【鳶ほりよ、りよ】

  (上)

 鷹だつて鳥だ、鳶だつて鳥だ、鷹に羽があるなら、鳶にも羽がある、鷹に嘴があるなら、鳶にだつて嘴がある。それに何だ、鷹は立派な籠へ入れられて、奇麗な御殿の中に置かれて居るのに、此の鳶は相変らずの野良鳥にして、誰も搆ひ手が無いとは、全体理窟の解らない話だ。
 と、斯う考へた一羽の鳶、如何も不平で堪りませんから、或日の事で、例の鷹の飼はれて居る、雲の上の御殿へ飛んで参り、もしや其辺に鷹が居たら、一番泣事を云つて、間がよくば御馳走の残余でも貰はうといふ、誠に汚い根性、卑劣、ヒレツと啼きながら、其処等を飛び廻つて居りますと、鷹は其声を聞きつけたか、やがて向ふの高楼から、ヌツと頸をさし出しました。
 「〆めた、居たぞ」と、鳶は其側へ進みより、
 (鳶)オイオイ其処に居るのは鷹さんぢやないか。
 (鷹)さういふお前は鳶さんか。
 (鳶)大した出世をしたものだナ、ほんとにお前位幸福者はありやしねエぜ。
 (鷹)何故又私が幸福だね。
 (鳶)などゝをつウ澄ましたものだ、高の知れた鳥の分際で、こんな立派な御殿の中に、而も高貴のお側に居るたア、何様な樹の枝で生まれたか知らねエが、ほんとにお前は果報者さ。ちつと其果報を、私にも分てくれねエか。

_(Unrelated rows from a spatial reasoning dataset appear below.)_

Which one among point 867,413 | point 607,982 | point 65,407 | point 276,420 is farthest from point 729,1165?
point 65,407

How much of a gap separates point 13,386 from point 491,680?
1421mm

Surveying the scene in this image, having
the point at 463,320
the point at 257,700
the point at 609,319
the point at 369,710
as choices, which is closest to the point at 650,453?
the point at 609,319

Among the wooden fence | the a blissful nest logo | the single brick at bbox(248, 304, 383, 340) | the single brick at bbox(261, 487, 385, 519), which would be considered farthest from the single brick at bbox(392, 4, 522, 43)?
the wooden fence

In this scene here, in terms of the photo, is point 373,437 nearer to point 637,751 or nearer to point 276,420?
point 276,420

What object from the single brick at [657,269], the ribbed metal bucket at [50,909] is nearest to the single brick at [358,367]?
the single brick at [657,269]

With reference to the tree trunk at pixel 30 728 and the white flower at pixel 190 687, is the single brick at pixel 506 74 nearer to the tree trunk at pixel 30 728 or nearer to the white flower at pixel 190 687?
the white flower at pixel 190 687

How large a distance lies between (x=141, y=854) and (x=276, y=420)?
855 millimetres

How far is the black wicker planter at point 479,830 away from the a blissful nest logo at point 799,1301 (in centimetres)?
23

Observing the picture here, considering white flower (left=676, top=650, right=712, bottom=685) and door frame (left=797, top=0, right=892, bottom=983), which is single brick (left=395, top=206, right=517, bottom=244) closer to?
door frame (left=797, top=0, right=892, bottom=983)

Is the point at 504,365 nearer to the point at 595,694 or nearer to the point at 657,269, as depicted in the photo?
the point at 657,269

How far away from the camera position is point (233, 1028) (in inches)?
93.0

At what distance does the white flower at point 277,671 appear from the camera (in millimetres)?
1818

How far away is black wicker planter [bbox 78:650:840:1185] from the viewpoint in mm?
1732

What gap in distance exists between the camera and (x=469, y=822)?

 (鷹)ハヽヽヽ、それでお前は幸福だと云ひなさるのか。 だが鳶さん、私が此の出世をしたのにも、それ相応な苦労は仕たので。お前が湿れ手で油揚をさらふやうな、気楽な事では出来やしないぜ。
 (鳶)はてね。それぢやアお前が出世をするには、矢張り苦労をしたのかね。
 (鷹)したともしたとも。知らずば噺して聞かさうが。さうよ、今から云へば去年の九月、而も中の七日の事だ。あの黄海といふ処で、日本の軍艦と支郡の海軍と、戦争を初めるといふ事を、風の便で聞き込んだと思ひなさい。
 (鳶)ウン成る程、私も其事は聞いたつけよ。
 (鷹)其処で私の思ふには、仮令此身は鳥なりとも、仝しく日本の土地に産まれて、日本の餌で命をつなぐからには、かういふ時こそ皇国の為めに、鳥相応の御用を達して、御恩の万分一を報じたいものだ、殊に世間の噂を聞けば、私等の仲間の鳩公は、戦争の場所でお使番をつとめ、又あの渡り者の雁ですら、列を乱だして敵の所在を知らせるとやら。して見れば此の鷹だつて、何ぞの御用に立たぬ事もあるまいと、其処で一番奮発して、住み馴れた古巣を飛び出し、黄海さして急いだが、何しろ何百里と隔てた処、而も其間は海原で、何処を見ても波ばかり、止まらうにも樹はなし、休まうにも岩は無し、流石の私も草臥れ切て、今にも波の中へ落ちやうとした事は、幾度あつたかしれやしない。
 (鳶)成る程それはせつなかつたらう。
 (鷹)だが折角思ひ立た事、此処で引返してはなんの役にも立たず。昔神武天皇様の時には、八咫の烏といふ鳥が、官軍の御先導をしたといふのに、私は鷹の身でありながら、これしきの処に閉口垂れて、官軍の御船に迫付かれぬとあつては、先祖の熊鷹に済まぬ話と、一生懸命に飛んで行た。するとまた聞きなさい、向ふの海の方に当つて、ドンドンと云ふ大砲の音だ。さてはもう初まつたか、此奴後れては大変だと、今は此方も死物狂だ、雲の如くに沸きあがる煙の中へ、驀地に飛び込んだが、何しろ初めてゞ勝手が解らないから、兎も角も一ト休憩して翼を息め、それからゆるりと御用を足さうと、彼地此地休み処を探して居る中、不図目についた高千穂艦の鷹が止まるには丁度よい名と、やがて其帆柱の頂辺に止まり、ホツと一息ついた時の嬉しさ。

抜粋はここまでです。